Pour lui, le passé et le présent ne faisaient qu’un. Il avait soif de reconnaissance lui qui avait écrit, en pensant à Léonard de Vinci et François 1er : « La Renaissance, c’est cela : cette égalité acquise par les grands artistes avec les maîtres du monde. »  Né à Loches en 1948, ville natale d’Alfred de Vigny, poète qu’il apprit à admirer et à qui il consacra une biographie, il était fier d’être le fils d’Agnès Mame, elle-même issue d’une lignée d’éditeurs qui avaient publié Honoré de Balzac, au cœur de cette Touraine qu’il aimait par dessus tout, ce faisant au fil des décennies un de ses ambassadeurs les plus inspirés. « Je suis un Tourangeau pur rillettes » clamait-il avec cette ironie joyeuse qui l’habitait. Cela ne l’empêcha pas d’être un amoureux de la Vendée de Julien Gracq qu’il admirait, ou de la Normandie de Marcel Proust, allant jusqu’à créer le Festival du film romantique à Cabourg.

   Passionné par la presse, il avait compris que les journaux étaient depuis Théophraste Renaudot un tremplin essentiel pour témoigner, enquêter, parler du présent comme on raconte des histoires, avec style et élégance. Très vite, il devînt ainsi chroniqueur, au Figaro, à France Soir, à Elle, au Monde ou au Quotidien de Paris. Il renouait ainsi avec la tradition des  écrivains, collaborateurs de quotidiens et d’hebdomadaires. N’avait-il pas été patron du magazine Femme et rédacteur en chef de Spectacle du monde ?

  Qu’on me permette de dire ici comment je l’ai connu. Séduit par son « nouveau romantisme » qui tranchait à l’époque avec la morosité ambiante, et son émission fraternelle – véritable « journal de l’âme » -, appelée « Ligne ouverte » sur Europe 1, dans laquelle il confessait, dès minuit, par la voie des ondes des inconnus qu’il mettait au même niveau que des personnalités connues –-, je lui écrivis pour le rencontrer. Il me reçut chez lui dans son appartement de la rue François 1er (encore la Renaissance !). Commença alors une amitié qui nous lia de façon indéfectible. À tel point qu’il me proposa d’écrire un essai sur le courant romantique qui traversait l’Europe et dont il voulait être le porte parole en France.
Je m’attelais à la tâche avec Alain-louis Sire et en 1980, nous publiâmes La Bataille romantique  aux Nouvelles éditions Oswald, qu’il préfaça. Entre temps, Gonzague Saint Bris anima une nouvelle émission, « Longue distance », dans laquelle il se délectait en invitant à son micro des talents très différents, parfois opposés, animé par un seul but : montrer la diversité et la richesse d’êtres aussi différents que Guy Hocquengheim et Philippe de Saint Robert, Robert Sabatier et Vladimir Volkoff, Michel Sardou et Hugues Aufray, Michel Le Bris et Jean-Marie Benoist, Jean-Claude Guilbert ou bric Lalonde.
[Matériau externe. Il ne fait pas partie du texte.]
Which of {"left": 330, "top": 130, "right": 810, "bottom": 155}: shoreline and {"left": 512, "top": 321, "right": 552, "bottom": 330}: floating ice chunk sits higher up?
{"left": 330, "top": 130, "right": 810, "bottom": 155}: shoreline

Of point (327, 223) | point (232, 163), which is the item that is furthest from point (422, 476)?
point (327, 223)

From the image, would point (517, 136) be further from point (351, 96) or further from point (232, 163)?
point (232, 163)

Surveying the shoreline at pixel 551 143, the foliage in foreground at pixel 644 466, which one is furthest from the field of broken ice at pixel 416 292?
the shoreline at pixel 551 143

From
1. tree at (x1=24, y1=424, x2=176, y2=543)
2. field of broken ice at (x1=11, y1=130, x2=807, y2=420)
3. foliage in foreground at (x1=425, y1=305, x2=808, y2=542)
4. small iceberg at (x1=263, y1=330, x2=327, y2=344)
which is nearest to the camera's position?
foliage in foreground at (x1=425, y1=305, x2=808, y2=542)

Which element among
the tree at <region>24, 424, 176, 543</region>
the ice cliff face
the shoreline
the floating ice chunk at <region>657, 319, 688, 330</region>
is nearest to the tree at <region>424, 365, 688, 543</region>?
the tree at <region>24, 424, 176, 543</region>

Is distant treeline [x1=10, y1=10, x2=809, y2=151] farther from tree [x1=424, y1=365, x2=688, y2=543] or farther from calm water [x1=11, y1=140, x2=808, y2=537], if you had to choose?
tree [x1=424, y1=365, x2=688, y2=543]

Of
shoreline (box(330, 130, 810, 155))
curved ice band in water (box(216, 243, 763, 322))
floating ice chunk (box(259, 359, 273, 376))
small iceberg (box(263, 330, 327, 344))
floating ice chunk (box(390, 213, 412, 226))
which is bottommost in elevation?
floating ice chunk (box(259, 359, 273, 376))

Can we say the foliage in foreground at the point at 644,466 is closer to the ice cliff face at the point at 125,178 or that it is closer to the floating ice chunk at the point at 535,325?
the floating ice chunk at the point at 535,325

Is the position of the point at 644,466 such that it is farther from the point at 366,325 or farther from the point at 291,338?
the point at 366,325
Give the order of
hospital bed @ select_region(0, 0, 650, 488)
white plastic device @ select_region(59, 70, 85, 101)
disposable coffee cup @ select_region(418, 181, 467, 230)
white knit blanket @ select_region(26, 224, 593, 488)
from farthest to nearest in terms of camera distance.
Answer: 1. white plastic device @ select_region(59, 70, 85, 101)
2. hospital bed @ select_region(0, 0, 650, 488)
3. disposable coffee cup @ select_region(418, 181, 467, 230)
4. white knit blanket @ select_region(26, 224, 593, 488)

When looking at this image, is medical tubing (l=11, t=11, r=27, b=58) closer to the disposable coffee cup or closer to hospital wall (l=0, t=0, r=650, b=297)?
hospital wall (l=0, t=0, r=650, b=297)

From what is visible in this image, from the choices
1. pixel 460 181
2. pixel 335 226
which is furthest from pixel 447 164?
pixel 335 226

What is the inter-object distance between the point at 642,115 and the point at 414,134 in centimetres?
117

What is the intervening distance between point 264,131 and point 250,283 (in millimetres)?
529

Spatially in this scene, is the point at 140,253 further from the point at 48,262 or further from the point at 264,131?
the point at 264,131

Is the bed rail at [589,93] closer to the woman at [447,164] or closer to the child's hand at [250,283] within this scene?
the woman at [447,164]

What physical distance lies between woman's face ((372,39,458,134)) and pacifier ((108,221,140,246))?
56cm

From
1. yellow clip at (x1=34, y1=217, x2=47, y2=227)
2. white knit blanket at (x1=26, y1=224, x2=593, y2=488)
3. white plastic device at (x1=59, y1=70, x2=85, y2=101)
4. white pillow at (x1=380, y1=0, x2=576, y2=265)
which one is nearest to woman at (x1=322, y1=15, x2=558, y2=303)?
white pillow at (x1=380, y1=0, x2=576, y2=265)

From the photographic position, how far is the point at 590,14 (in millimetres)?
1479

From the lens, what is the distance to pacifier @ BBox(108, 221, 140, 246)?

Et en 1981, dès la libération des ondes, à la veille de la création de sa propre radio, « Radio Mégalo », il me demanda de faire parti de l’aventure et d’animer une émission littéraire quotidienne, puis hebdomadaire. Nous étions alors les pionniers de cette grande exploration de la bande FM au même titre que toutes ces nouvelles « radios libres », que nous voulions libératrices pour la parole et la musique. Ce fut des moments exceptionnels, et je mesurais alors cette chance de pouvoir associer ma passion de la radio à celle de la littérature. D’ailleurs, un an plus tard, je créais le Prix littéraire des radios libres…

   Fondateur de la Forêt des livres à Chanceaux-près-Loches, ce « Woodstock des écrivains », Gonzague Saint Bris devait inaugurer la 22e édition en compagnie de Françoise Chandernagor qu’il avait choisie comme présidente cette année.

Gageons qu’un bel hommage polyphonique lui sera rendu par le monde littéraire qui lui doit tant. « Lors de mes vagabondages dans les verdures éternelles, écrivait-il, j’avais l’impression de lire l’univers et la forêt était pour moi la plus belles des bibliothèques ».